Ploesti

22 July, 1944

Part 2

By

Major Marion M. Pruitt - 765th Bomb Squadron

Group Navigator


At the Dayton, Ohio reunion in 1982 I was telling Leonard Cole (he worked at Group Headquarters.) about our mission to Ploesti.  Mayfield was listening and I was informed that he was the flight Engineer that had plugged the fuel line with a fifty caliber machine gun shell that enabled us to return to Torretta.

I remember this mission as it was the hardest a plane had been hit while I was flying as Group Navigator of the 461st Bomb Group.  This particular day was what I would call a routine start of a mission except it was a new airplane with the navigator seated behind the pilot.  The radar operator, Lt. Gizelba was seated across at the radio operators position with his back to the co-pilot.  We were leading the 461st group of the 49th wing as well as the Fifteenth Air Force against the Romana Americana Oil Refinery at Ploesti, Rumania.

We arrived at our initial point a few miles Southeast of Bucharest, Rumania, and the Bombardier took over.  A normal bomb run was two or three minutes long before bombs away.  We usually dropped the bombs and took a standard rally of a 45 degree to the right loosing 1,000 feet in altitude as quickly as possible to confuse the anti-aircraft gunners.  The planned route for the day was to go North of Ploesti and turn west and return to base.  I cannot remember our altitude exactly on this mission but it was 19,000 to 21,000 feet.  As we started the bomb run I was seated at a table that I used in the navigation of the plane.  I turned around to look forward between the Pilot and Co-pilot and could see the flak was very heavy.

As we approached the point where we were due to release the bombs, I saw four bursts of 88mm flak exactly in line at our altitude.  I thought we were safe from that battery of anti-aircraft artillery, but where the 5th burst came from I do not know.  This burst hit our no. 4 engine and set it on fire.  It appeared that to feather no. 4, both no. 3 and no. 4 were feathered, which put us into a spin to the right.  The spin threw me back in my seat as the bail out bell sounded.  I can remember how hard I pulled on the table to get in a position to try to bail out.  A drift meter against my leg would not let me get to the aisle and bail out through the bomb bay.  Also, fire was all under the bomb bay.

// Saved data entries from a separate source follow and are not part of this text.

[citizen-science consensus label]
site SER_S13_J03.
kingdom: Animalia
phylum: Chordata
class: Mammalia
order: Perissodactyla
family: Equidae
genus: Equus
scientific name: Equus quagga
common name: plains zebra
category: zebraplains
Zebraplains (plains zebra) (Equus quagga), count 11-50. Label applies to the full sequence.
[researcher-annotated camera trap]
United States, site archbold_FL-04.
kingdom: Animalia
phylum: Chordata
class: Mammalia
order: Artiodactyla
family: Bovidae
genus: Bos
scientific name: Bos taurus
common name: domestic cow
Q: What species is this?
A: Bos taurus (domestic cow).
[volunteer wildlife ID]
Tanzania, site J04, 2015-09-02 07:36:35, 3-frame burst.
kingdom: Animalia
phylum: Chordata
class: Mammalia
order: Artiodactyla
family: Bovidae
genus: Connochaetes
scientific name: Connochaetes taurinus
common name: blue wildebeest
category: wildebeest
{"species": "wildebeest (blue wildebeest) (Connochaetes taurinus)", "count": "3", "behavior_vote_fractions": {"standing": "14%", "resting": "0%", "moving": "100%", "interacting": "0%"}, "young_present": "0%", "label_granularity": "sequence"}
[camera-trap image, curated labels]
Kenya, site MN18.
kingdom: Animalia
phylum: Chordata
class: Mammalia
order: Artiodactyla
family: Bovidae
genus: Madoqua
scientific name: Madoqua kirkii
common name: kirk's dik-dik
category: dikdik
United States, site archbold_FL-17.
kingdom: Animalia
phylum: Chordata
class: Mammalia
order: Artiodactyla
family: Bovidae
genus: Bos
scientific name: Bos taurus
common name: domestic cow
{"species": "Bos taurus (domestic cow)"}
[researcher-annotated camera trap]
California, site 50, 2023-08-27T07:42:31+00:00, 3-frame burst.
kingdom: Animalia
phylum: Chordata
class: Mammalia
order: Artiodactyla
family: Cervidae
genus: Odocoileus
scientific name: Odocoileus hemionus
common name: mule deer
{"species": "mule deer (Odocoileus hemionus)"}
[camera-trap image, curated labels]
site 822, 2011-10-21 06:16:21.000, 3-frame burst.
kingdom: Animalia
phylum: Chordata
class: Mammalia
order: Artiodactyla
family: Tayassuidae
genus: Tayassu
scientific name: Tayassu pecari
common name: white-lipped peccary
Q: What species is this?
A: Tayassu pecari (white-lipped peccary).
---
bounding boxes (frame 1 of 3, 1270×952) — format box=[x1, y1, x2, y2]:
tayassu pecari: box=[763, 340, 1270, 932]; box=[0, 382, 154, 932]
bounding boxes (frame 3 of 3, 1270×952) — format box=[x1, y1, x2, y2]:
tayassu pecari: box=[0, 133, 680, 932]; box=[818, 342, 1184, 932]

At 9,000 feet the pilot pulled us out of this spin over the town of Ploesti and immediately began calling for heading.  I gave him one to Turkey as it was the closest neutral country.  As we got on course to Turkey we found ourselves alone and quite crippled, just the type the meat marauding German fighters were looking for.  The rest of our Group was going North or West back to our base.  We were fortunate that day that the Luftwaffe did not follow us.  It was at this point in our journey that Mayfield plugged the fuel line with a fifty caliber shell.

South of Bucharest the pilot decided we could make it into Yugoslavia and asked for a heading back toward Torretta.  After weighing the possibilities of bailing out over Yugoslavia, trying to make it to Turkey or ditching at sea, calculations showed we had enough fuel to make it back to the base.  Approaching Torretta we found that the bomb dump was on fire with 50 knot cross wind from the west.  All of the other planes of the 461st and 484th bomb groups were diverted to other bases with more of an East/West runway.  But, Torretta was closer and our fuel supply by now was very low.  We landed going to the North on the West side of the runway and came to a stop finally on the east side off in the dirt.  The jar of the landing jarred something loose and opened a fuel line filling the flight deck with deadly fumes. My thought was to make it this far and then get caught on fire a second time was too much for all on the flight deck.  That was one speedy evacuation.

The following day the crew chief brought the fuse from the 88mm shell that was found stuck in the no. 4 engine.  I in turn gave it to Col. Glantzberg as a souvenir of the mission.